#### Aufgabe 1
Nenne alle geografischen Namen, also Orte, Regionen und Bundesländer, die im Textauszug über die Atomkraftwerke vorkommen.
#### Aufgabe 2
Führe den Textauszug über die Atomkraftwerke bitte im gleichen Stil ab dem letzten Satz weiter.

#### Textauszug
Diese wird in Brokdorf schon Ende 2019 erreicht werden und im Emsland Ende
2020 – jeweils zwei Jahre vor dem spätesten Enddatum. Damit die AKWs
weiterlaufen können, müssen die Betreiber Strommengen übertragen, die an
anderen Standorten übrig geblieben sind. Diese Übertragung sollte der Bund
mit Verweis auf die fehlenden Netzkapazitäten verhindern, fordert nun
Schleswig-Holsteins Umweltminister Robert Habeck (Grüne). „Es ist
widersinnig: auf der einen Seite werden die erneuerbaren Energien gebremst,
weil die Netze nicht reichen. Auf der anderen Seite dürfen Atomkraftwerke
munter weiter produzieren und können sogar zusätzliche Strommengen ins
Netzengpassgebiet übertragen“, sagte Habeck der taz. „Das muss der Bund
ändern.“
Das SPD-geführte Bundeswirtschaftsministerium will davon aber nichts
wissen. Staatssekretär Dirk Wiese verweist „auf die geltende Rechtslage“.

#### Dateneinträge
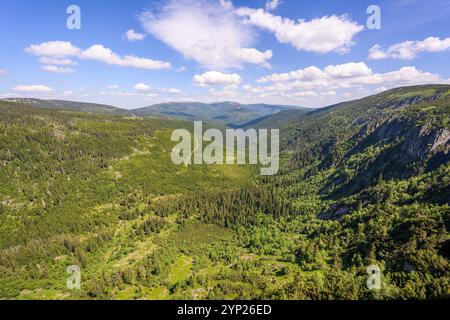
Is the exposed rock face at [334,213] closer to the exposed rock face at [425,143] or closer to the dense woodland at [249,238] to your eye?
the dense woodland at [249,238]

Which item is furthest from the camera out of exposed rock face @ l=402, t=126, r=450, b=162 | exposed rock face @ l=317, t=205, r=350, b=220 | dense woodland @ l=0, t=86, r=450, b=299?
exposed rock face @ l=402, t=126, r=450, b=162

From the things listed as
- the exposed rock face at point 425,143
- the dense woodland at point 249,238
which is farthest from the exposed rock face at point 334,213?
the exposed rock face at point 425,143

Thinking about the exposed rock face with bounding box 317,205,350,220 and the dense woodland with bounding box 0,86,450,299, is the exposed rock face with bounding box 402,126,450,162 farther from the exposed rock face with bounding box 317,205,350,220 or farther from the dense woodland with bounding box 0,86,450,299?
the exposed rock face with bounding box 317,205,350,220

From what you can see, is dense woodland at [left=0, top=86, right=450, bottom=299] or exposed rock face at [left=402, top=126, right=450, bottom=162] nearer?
dense woodland at [left=0, top=86, right=450, bottom=299]

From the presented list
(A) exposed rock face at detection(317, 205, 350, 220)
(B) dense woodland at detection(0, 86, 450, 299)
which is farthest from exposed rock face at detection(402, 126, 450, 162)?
(A) exposed rock face at detection(317, 205, 350, 220)

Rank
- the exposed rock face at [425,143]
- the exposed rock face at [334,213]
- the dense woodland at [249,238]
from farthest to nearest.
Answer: the exposed rock face at [425,143], the exposed rock face at [334,213], the dense woodland at [249,238]

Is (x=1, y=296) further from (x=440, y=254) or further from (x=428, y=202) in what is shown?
A: (x=428, y=202)

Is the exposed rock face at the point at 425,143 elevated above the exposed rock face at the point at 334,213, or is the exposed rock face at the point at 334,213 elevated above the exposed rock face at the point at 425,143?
the exposed rock face at the point at 425,143

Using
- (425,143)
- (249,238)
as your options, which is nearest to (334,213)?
(249,238)

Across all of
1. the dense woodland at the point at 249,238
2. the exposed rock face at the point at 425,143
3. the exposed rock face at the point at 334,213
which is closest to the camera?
the dense woodland at the point at 249,238

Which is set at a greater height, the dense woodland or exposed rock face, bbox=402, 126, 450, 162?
exposed rock face, bbox=402, 126, 450, 162

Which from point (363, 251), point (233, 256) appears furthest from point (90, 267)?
point (363, 251)
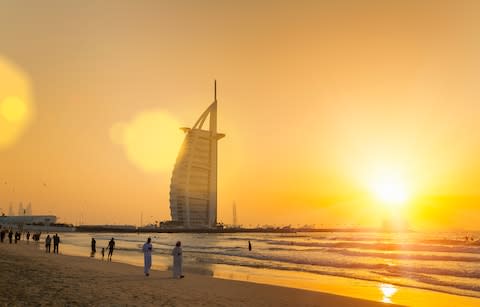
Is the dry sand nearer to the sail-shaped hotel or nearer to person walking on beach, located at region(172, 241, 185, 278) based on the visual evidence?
person walking on beach, located at region(172, 241, 185, 278)

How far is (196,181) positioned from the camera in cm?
16600

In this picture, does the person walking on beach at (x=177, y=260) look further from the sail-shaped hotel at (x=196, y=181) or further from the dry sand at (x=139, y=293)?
the sail-shaped hotel at (x=196, y=181)

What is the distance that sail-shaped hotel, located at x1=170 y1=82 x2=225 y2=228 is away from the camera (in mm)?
163875

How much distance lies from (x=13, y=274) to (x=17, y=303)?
239 inches

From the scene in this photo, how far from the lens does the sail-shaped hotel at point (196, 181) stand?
16388 cm

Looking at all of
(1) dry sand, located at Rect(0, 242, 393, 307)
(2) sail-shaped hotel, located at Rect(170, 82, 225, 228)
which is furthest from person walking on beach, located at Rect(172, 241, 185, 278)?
(2) sail-shaped hotel, located at Rect(170, 82, 225, 228)

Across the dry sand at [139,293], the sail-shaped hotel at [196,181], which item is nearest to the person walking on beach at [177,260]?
→ the dry sand at [139,293]

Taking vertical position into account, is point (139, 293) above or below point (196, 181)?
below

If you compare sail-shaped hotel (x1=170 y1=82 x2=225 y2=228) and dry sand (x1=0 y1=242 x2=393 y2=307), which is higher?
sail-shaped hotel (x1=170 y1=82 x2=225 y2=228)

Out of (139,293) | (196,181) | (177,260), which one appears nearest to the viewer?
(139,293)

#### Antwort 1
Brokdorf, Emsland, Schleswig-Holstein

#### Antwort 2
Diese an die neuen Bedingungen anzupassen – und damit einen neuen Konflikt
mit den Energiekonzernen auszulösen – soll gar nicht erst versucht werden.
Ob das in einer neuen Regierungskoalition anders wäre? Das wird wohl vor
allem davon abhängen, ob das öffentliche Interesse am Thema weiter abnimmt
– oder wieder wächst.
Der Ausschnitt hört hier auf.